Odanacatib: Based on the concept that the protease cathepsin K plays an important role in enzymatic bone degradation, the use of cathepsin K inhibitors has emerged as a novel therapeutic approach. Odanacatib is currently the most advanced cathepsin K inhibitor under clinical investigation. Programs with less specific cathepsin K inhibitors were stopped due to cutaneous adverse side effects. In phase 1 studies, odanacatib at an oral dose of 50 and 100 mg once a week reduced serum levels of the bone resorption marker C-terminal telopeptide of type I collagen (CTX) by 62 %. Daily administration of odanacatib (10 mg) reduced serum CTX by 81 %. In a phase 2 study, the effects of weekly oral doses of odanacatib were assessed in 399 women with postmenopausal osteoporosis. After 24 months, odanacatib (50 mg) increased the BMD of the lumbar spine and total hip by 5.7 % and 4.1 % compared to placebo, respectively. Bone resorption markers were dose-dependently suppressed. Of note, odanacatib treatment resulted in a modest and transient reduction of bone formation markers while not suppressing bone formation. Adverse reactions were comparable to placebo and scleroderma-like cutaneous lesions were not observed. Currently, a phase 3 study is being conducted with over 16,000 postmenopausal women to assess the anti-fracture efficacy of odanacatib. Another cathepsin K inhibitor, ONO-5334 is currently evaluated in a phase 2 trial in women with postmenopausal osteoporosis (NCT 00532337).

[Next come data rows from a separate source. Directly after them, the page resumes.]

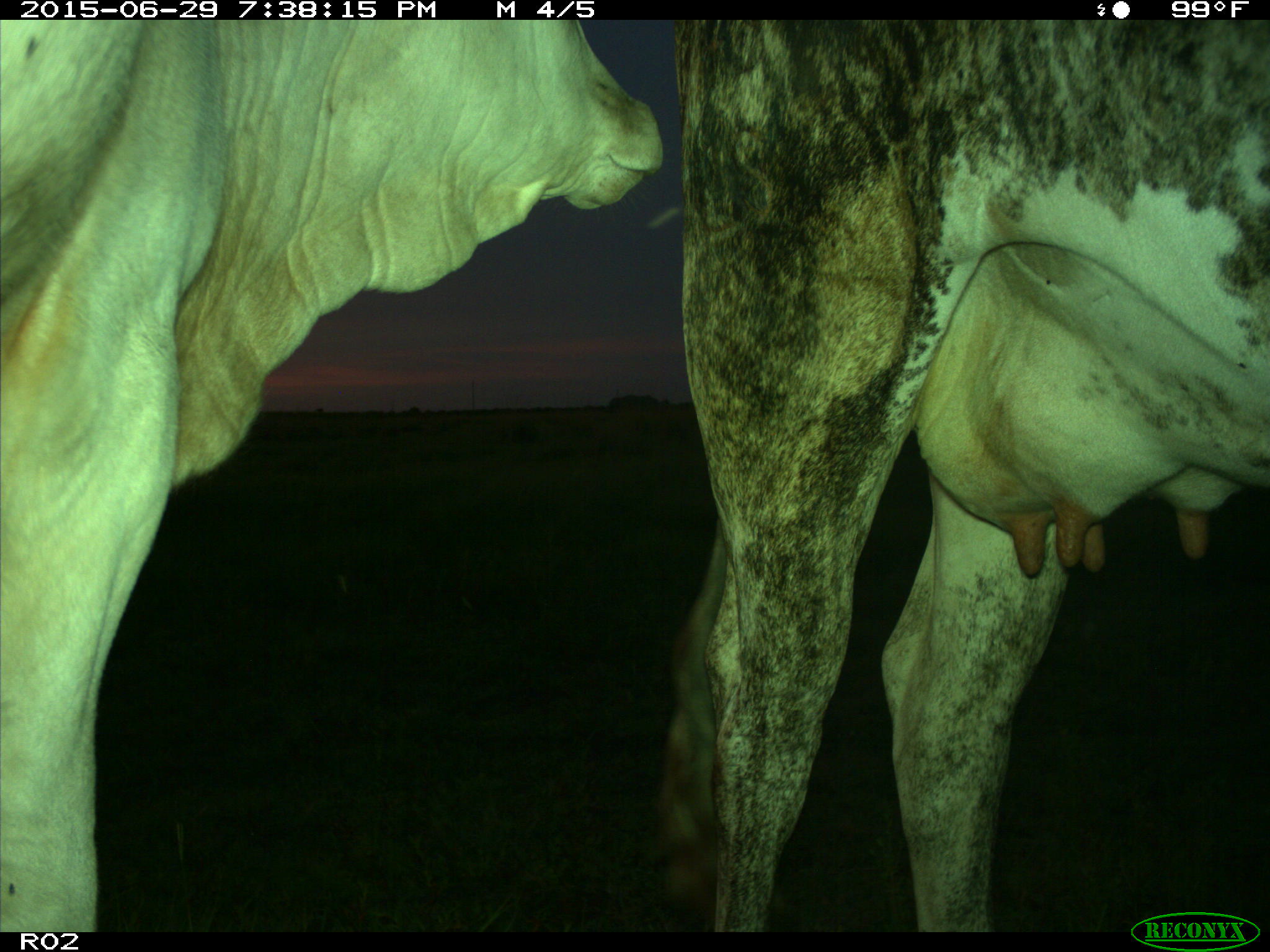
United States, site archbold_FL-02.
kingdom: Animalia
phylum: Chordata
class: Mammalia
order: Artiodactyla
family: Bovidae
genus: Bos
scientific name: Bos taurus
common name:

Sclerostin antibody: Wnt-dependent nuclear accumulation of β-catenin is a major trigger of osteoblastic differentiation and bone formation. The endogenous inhibitors of Wnt signalling, sclerostin and Dkk-1 present potential therapeutic targets to enhance osteoblastic bone formation and are under clinical investigation. Two rare skeletal diseases with a high bone mass, van Buchem disease and sclerosteosis, have been linked to inactivating mutations in the gene encoding for sclerostin. This highlights the role of sclerostin in the homeostasis of bone mass, and provided the rationale to target sclerostin with monoclonal antibodies to enhance bone formation. In a rat model of postmenopausal osteoporosis due to ovariectomy, treatment with a sclerostin antibody increased bone mass at all skeletal sites and completely prevented bone loss associated with estrogen deficiency. Treatment of cynomolgus monkeys with two once-monthly injections of a sclerostin-neutralising antibody yielded an increased bone mass at the femoral neck, radius, and tibia, and enhanced bone strength at the lumbar spine. In a phase 1 study, a single subcutaneous injection of a sclerostin antibody was well tolerated and increased bone formation. Of note, the combination of stimulated bone formation and unchanged bone resorption markers indicates an uncoupling effect. A phase 2 trial has been initiated to compare the efficacy of sclerostin neutralisation with alendronate and teriparatide.
Conflict of Interest: Professor Hofbauer has received honoraria for lectures and advisory boards for Amgen, Merck, Novartis and UCB as well as research support from Amgen and Novartis to his institution.